_EXERCISE GOAL_. Copy each line from the entries that the word "California" appears in.

(Stored data entries)

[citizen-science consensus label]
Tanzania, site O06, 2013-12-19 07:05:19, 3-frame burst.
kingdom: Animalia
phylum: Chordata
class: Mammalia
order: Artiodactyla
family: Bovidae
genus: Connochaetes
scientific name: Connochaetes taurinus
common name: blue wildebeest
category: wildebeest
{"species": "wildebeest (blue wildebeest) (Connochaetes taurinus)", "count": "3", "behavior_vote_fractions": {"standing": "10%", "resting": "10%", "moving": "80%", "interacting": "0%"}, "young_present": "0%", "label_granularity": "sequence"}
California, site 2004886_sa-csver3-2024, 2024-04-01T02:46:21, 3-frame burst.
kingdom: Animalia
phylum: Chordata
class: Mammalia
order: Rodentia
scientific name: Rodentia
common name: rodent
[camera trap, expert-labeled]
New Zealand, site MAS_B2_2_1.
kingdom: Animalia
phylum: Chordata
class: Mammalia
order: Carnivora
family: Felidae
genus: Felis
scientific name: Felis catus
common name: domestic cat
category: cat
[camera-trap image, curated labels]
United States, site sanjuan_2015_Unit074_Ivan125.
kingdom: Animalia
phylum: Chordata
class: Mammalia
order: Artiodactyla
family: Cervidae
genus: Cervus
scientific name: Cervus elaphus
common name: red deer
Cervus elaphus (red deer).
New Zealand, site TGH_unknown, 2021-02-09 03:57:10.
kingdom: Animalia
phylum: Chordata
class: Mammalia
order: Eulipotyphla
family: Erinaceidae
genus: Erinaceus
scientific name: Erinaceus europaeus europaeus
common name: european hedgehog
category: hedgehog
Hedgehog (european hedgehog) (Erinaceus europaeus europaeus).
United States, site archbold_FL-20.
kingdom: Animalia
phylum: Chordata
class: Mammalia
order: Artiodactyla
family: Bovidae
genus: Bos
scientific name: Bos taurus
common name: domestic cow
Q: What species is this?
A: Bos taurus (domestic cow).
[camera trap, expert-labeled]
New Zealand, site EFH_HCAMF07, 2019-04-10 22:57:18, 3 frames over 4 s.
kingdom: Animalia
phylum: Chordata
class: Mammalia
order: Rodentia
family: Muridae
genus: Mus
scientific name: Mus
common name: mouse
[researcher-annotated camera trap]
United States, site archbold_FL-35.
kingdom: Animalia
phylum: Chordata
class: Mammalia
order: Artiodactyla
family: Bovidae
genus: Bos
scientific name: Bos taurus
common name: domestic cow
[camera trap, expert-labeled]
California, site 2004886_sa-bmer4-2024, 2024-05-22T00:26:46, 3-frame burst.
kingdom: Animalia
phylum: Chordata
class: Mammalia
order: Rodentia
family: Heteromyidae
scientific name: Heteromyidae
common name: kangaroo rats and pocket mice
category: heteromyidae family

_REPLY TO THE TASK_.
California, site 2004886_sa-csver3-2024, 2024-04-01T02:46:21, 3-frame burst.
California, site 2004886_sa-bmer4-2024, 2024-05-22T00:26:46, 3-frame burst.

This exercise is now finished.